Sum of PTVs, calculated for each pts as an index of intracranial disease, had mean dimension of 5.6cc (range 3.71–10.1cc). The isodose prescription for ALDO were between 60-65%, for ILA between 75-80%. For both D100% between 25,05-27,3Gy, D2% was higher for ALDO than ILA: 38-39Gy for ALDO and33-34Gy for ILA. All plans had to respect the constraints on maximum dose to the chiasm (D0.5cc <15Gy) and to the brainstem (D0.5cc <18Gy) and no difference was highlighted by comparing ALDO-ILA. The mean of the maximum dose to chiasm was 4.7Gy and 4.4Gy for ALDO and ILA, respectively.

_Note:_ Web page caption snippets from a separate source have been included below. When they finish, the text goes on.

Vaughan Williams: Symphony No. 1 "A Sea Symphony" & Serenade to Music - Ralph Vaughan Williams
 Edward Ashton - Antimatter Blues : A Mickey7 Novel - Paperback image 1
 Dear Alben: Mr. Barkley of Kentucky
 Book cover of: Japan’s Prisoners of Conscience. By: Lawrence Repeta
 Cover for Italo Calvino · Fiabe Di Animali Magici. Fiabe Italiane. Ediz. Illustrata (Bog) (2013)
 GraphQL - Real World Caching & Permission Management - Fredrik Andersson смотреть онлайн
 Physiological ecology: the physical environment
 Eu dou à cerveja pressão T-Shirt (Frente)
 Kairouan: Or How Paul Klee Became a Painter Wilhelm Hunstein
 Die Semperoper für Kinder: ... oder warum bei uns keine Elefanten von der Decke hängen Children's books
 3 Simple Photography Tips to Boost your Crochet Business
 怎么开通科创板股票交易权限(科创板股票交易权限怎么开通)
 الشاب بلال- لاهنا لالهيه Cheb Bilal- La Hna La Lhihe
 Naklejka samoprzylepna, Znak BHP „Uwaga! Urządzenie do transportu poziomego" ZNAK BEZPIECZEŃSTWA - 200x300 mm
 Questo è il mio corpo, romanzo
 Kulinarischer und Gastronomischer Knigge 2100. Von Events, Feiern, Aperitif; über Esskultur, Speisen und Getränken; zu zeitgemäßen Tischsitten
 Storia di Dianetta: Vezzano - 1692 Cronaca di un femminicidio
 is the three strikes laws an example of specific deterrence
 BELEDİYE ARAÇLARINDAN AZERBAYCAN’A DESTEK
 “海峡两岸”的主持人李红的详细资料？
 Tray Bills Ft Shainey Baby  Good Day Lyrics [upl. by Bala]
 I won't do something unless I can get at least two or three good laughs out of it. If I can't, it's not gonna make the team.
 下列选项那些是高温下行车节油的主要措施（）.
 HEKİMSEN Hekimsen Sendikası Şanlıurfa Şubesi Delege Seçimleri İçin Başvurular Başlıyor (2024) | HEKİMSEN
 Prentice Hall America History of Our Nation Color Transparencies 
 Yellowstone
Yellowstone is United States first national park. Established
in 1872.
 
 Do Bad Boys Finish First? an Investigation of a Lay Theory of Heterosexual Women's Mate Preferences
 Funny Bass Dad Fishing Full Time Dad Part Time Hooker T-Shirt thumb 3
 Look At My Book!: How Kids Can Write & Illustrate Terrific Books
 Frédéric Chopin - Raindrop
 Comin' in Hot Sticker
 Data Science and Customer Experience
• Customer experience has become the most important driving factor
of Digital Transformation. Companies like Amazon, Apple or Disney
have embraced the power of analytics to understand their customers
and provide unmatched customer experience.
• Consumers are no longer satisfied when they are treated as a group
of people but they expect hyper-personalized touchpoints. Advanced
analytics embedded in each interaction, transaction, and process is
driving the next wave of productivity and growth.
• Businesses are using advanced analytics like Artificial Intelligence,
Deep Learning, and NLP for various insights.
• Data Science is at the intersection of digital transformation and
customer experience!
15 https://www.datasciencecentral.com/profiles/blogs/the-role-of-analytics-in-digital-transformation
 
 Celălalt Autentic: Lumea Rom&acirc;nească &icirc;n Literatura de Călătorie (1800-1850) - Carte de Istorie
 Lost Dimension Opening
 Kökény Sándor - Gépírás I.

The mean of the maximum dose to brainstem was 9.8Gy and 9.4Gy for ALDO and ILA, respectively. For all cases, the V18Gy<30cc, as prognostic factor for radio-necrosis, was respected (range 5.4-15cc for ALDO and 6.2-20cc for ILA). MU and OTT were lower for ILA. Mean MU and OTT for ALDO were 4454 and 3 minutes, respectively; while for ILA mean of MU was 2322 and mean of OTT was 1.6 minutes.

Conclusion

ALDO and ILA give good results of target coverage, OARs sparing and low doses at healthy brain. ALDO uses lower prescription isodoses to obtain similar results to ILA, leading to a D2%>150%Dp, which could correlate with a higher risk of radionecrosis. In SRS planning expert hands, the clinician and physicist might choose between ALDO or ILA to customize treatments based on histology, BMs size and number, proximity to OARs, performing treatment plan optimization tailored on the pt.